Global Supervisor — Operations¶

This content was migrated from Documentation/GLOBAL_SUPERVISOR.md and restructured into audience sections. Review for accuracy against the current codebase.

Deployment¶

The Global Supervisor is deployed as part of the Swisper backend application. It does not have a separate deployment unit — it runs within the backend API process.

Dependencies:

Dependency	Purpose	Required
Redis	Primary state checkpointer — stores graph state after each node for HITL resume and crash recovery	Yes
PostgreSQL	Long-term state fallback, chat history storage, entity/fact persistence	Yes
LLM Provider	Intent classification, fact extraction, response generation (multiple LLM calls per turn)	Yes
Domain Agent Registry	Access to domain agents (Productivity, Wealth, Research, etc.)	Yes

Startup: The GlobalSupervisor is instantiated per-request by OrchestrationService. There is no long-lived supervisor process — each message gets a fresh graph instance with state loaded from the Redis checkpointer.

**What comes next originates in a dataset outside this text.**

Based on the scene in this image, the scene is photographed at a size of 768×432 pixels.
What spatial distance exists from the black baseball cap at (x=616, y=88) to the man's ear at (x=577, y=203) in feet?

⚠ Gap: Specific deployment commands, rollback procedures, and deployment pipeline details could not be determined from the available inputs. These are managed at the platform level rather than per-module. Manual review needed.

Monitoring¶

#	Metric	What It Measures	Normal Range	Alert Threshold
1	Token usage per turn	Total LLM tokens consumed across all nodes in a single turn	5,000–20,000 tokens	>50,000 tokens (indicates runaway prompt or missing optimization flags)
2	Time-to-first-token	Latency from message receipt to first streamed response chunk	200–500ms (simple), 1–3s (complex)	>5s for simple queries, >10s for complex queries
3	Summarization trigger rate	Percentage of turns that trigger conversation summarization	5–15% of turns	>30% (may indicate summarization threshold too low or conversations not being compressed)
4	HITL interrupt rate	Percentage of turns that result in a disambiguation or clarification pause	2–10% of turns	>25% (may indicate entity resolution is too aggressive)
5	Agent execution failures	Domain agent exceptions caught by the supervisor	0–2% of agent calls	>5% (indicates agent instability or dependency issues)

Token Usage: The Swisper UI displays a per-user token usage counter in the sidebar. This tracks cumulative token consumption across the user's conversations.

Token usage counter in the Swisper sidebar showing 0K / 1500K usage with a progress bar The sidebar token usage counter helps monitor per-user LLM consumption.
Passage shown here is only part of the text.